**Given text**
++++
Appendix A contains a complete list of the hearings, noting at which ones an interpreter appeared and what occurred.

The State filed a motion in August 2013 for a qualified court interpreter or the waiver of a qualified interpreter. Mr. William refused to waive the appointment of a qualified interpreter for trial and expressed via counsel his dissatisfaction with Sister Agnes who spoke a dialect he claimed he did not always understand and was not trained to interpret during court proceedings. The court granted his request for a continuance and removed the case from the trial docket so efforts to locate a Pingelapese interpreter could continue.

The State filed a motion in March 2014 regarding the use of an interpreter, seeking to make a record given the parties' inability to locate a suitable interpreter and the possibility that Mr. William had a sufficient grasp of the English language that an interpreter might not be required. During a hearing on the motion, the police detective who questioned Mr. William in 2011 as part of the investigation, Mr. William's brother, who is the alleged victim's stepfather, and Mr. William's sister-in-law, the alleged victim's mother, testified for the State.
++++
**Parts of the exercise**
1) According to the court excerpt, what did the court do after granting Mr. William's request for a continuance?
2) Copy the court excerpt word for word from "The State filed a motion in March" to "for the State.".
The data that follows has no connection to the court excerpt.

**Raw data**
++++
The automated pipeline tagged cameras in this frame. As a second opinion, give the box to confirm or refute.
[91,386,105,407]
++++
**Solutions to the exercise**
1) It removed the case from the trial docket so efforts to locate a Pingelapese interpreter could continue.

2)
The State filed a motion in March 2014 regarding the use of an interpreter, seeking to make a record given the parties' inability to locate a suitable interpreter and the possibility that Mr. William had a sufficient grasp of the English language that an interpreter might not be required. During a hearing on the motion, the police detective who questioned Mr. William in 2011 as part of the investigation, Mr. William's brother, who is the alleged victim's stepfather, and Mr. William's sister-in-law, the alleged victim's mother, testified for the State.